While the term cybersecurity originated in 1989, the industry has gained significant traction in the last few years thanks to a rising number of data breaches and cyberattacks.
Cybersecurity is defined as the measures taken to protect a computer or computer system against unauthorized access or cyberattack threats.
The number of security incidents is increasing every year, along with the costs. In fact, according to a 2019 research report from IBM (NYSE:IBM), a single data breach event could cost an organization nearly US$4 million — up 12 percent since 2014.
In terms of overall cyberthreats, a Juniper Research report on cybercrime, also from 2019, suggests that the cost of such malicious attacks will rise to US$5 trillion by 2024.
A report issued by the Canadian government in 2018 also highlights the global market, stating that cybercrimes were projected to cost US$600 billion in economic losses that year.
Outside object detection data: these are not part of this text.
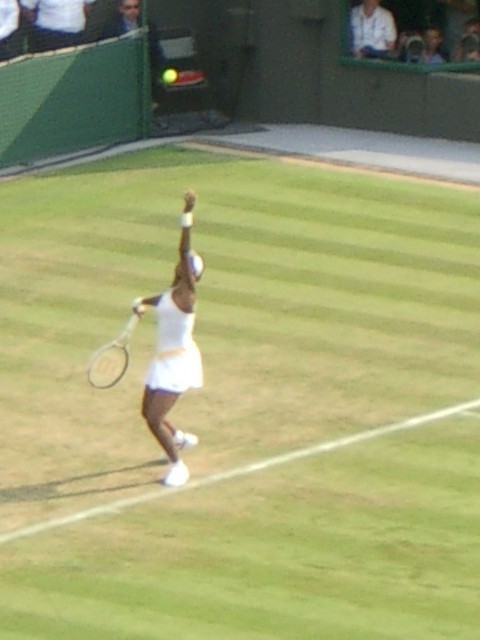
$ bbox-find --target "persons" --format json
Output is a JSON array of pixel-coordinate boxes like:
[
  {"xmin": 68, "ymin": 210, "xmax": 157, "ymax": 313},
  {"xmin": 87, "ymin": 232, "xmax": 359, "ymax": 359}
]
[
  {"xmin": 450, "ymin": 17, "xmax": 480, "ymax": 63},
  {"xmin": 0, "ymin": 0, "xmax": 23, "ymax": 62},
  {"xmin": 350, "ymin": 0, "xmax": 398, "ymax": 59},
  {"xmin": 417, "ymin": 14, "xmax": 447, "ymax": 64},
  {"xmin": 20, "ymin": 0, "xmax": 97, "ymax": 53},
  {"xmin": 101, "ymin": 0, "xmax": 141, "ymax": 40},
  {"xmin": 132, "ymin": 191, "xmax": 205, "ymax": 487}
]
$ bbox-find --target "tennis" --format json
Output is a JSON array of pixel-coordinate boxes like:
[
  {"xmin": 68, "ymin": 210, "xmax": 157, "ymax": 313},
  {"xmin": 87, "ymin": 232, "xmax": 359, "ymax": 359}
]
[{"xmin": 161, "ymin": 68, "xmax": 178, "ymax": 84}]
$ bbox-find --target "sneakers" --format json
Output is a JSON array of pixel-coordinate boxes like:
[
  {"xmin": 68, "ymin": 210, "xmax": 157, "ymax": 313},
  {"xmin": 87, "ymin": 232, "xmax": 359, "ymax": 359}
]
[
  {"xmin": 175, "ymin": 429, "xmax": 198, "ymax": 452},
  {"xmin": 164, "ymin": 460, "xmax": 188, "ymax": 486}
]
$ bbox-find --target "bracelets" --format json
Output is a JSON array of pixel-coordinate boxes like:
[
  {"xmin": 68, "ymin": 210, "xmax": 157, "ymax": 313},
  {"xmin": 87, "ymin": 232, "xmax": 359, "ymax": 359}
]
[
  {"xmin": 179, "ymin": 212, "xmax": 193, "ymax": 228},
  {"xmin": 132, "ymin": 297, "xmax": 142, "ymax": 308}
]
The report also states that the cybersecurity technology industry is anticipated to reach over US$202 billion by 2021 worldwide.
There are multiple ways to invest in the cybersecurity market, but exchange-traded funds (ETFs) offer a low-cost way to enter the space. ETF fees and expenses are typically lower than those associated with mutual funds or other types of actively managed financial instruments.
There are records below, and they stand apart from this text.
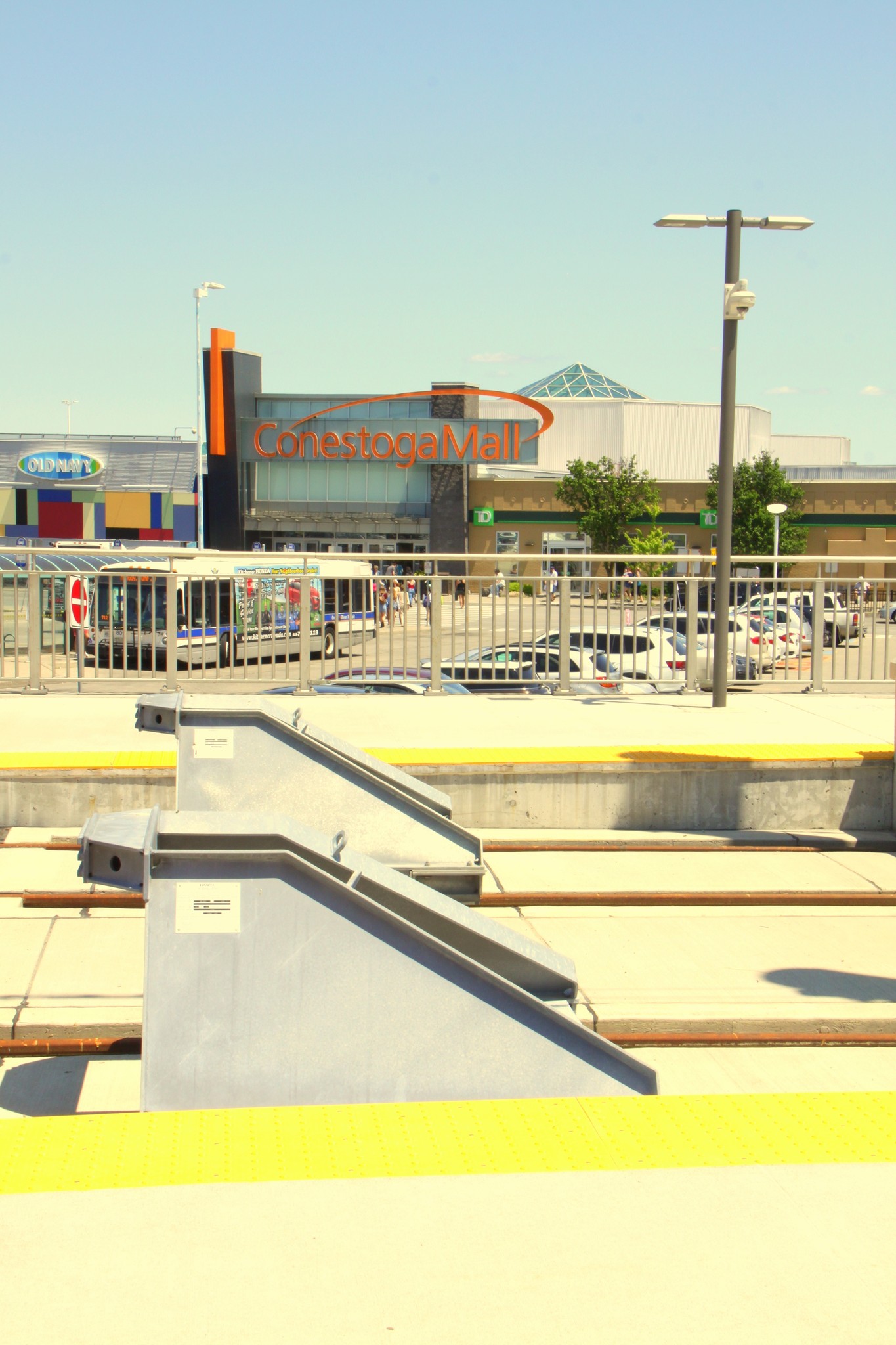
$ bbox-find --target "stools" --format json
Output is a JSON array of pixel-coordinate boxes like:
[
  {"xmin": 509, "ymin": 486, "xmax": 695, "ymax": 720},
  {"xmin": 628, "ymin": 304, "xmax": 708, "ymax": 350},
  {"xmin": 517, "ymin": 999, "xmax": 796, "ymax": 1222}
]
[{"xmin": 499, "ymin": 587, "xmax": 506, "ymax": 597}]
According to ETF.com, there are four cybersecurity ETFs listed in the US that investors can add to their portfolios. Here’s a closer look at those security ETFs and their holdings.
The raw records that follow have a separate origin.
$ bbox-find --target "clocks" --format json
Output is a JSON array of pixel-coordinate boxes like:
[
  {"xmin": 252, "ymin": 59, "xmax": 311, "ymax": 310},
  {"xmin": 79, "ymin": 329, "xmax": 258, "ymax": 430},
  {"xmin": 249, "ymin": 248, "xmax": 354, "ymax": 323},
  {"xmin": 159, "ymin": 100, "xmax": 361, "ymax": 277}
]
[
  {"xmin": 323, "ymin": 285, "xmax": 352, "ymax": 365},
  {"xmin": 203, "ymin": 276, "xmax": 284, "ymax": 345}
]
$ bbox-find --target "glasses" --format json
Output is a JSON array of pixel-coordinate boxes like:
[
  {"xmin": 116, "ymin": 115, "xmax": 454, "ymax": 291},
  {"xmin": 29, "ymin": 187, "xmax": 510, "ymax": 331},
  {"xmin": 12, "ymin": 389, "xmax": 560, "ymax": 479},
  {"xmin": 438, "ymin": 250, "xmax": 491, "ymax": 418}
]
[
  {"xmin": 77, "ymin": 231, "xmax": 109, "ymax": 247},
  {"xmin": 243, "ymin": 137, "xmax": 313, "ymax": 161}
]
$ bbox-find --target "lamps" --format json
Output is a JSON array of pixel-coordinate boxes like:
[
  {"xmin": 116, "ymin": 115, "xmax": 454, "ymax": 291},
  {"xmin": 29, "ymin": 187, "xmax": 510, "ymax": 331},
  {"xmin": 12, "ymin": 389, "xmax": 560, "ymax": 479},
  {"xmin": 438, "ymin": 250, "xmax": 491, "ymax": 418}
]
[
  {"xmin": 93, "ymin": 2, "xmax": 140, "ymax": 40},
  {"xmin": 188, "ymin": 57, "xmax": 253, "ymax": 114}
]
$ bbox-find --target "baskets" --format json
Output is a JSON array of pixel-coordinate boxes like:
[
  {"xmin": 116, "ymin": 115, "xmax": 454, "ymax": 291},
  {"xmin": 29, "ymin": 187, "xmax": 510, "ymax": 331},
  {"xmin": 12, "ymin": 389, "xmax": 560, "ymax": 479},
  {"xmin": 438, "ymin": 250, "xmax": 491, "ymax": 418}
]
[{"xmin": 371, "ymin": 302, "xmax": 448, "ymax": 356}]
1. First Trust NASDAQ CEA Cybersecurity ETF (NASDAQ:CIBR)
AUM: US$1.93 billion; current price: US$34.79
Launched in July 2015, this ETF tracks the NASDAQ CEA Cybersecurity Index (INDEXNASDAQ:NQCYBR) and has 44 holdings. In total, 80.71 percent of the fund is allocated to the software and IT services sector, with 8.79 percent in communications and networking equipment. Its expense ratio is 0.6 percent.
The First Trust NASDAQ CEA Cybersecurity ETF’s top cybersecurity stocks include CrowdStrike Holdings (NASDAQ:CRWD) at a 6.64 percent weighting; Splunk (NASDAQ:SPLK) at a 6.19 percent weighting; Okta (NASDAQ:OKTA) weighted at 6.1 percent; and Cisco (NASDAQ:CSCO) at a 5.62 percent weighting.
2. ETFMG Prime Cyber Security ETF (ARCA:HACK)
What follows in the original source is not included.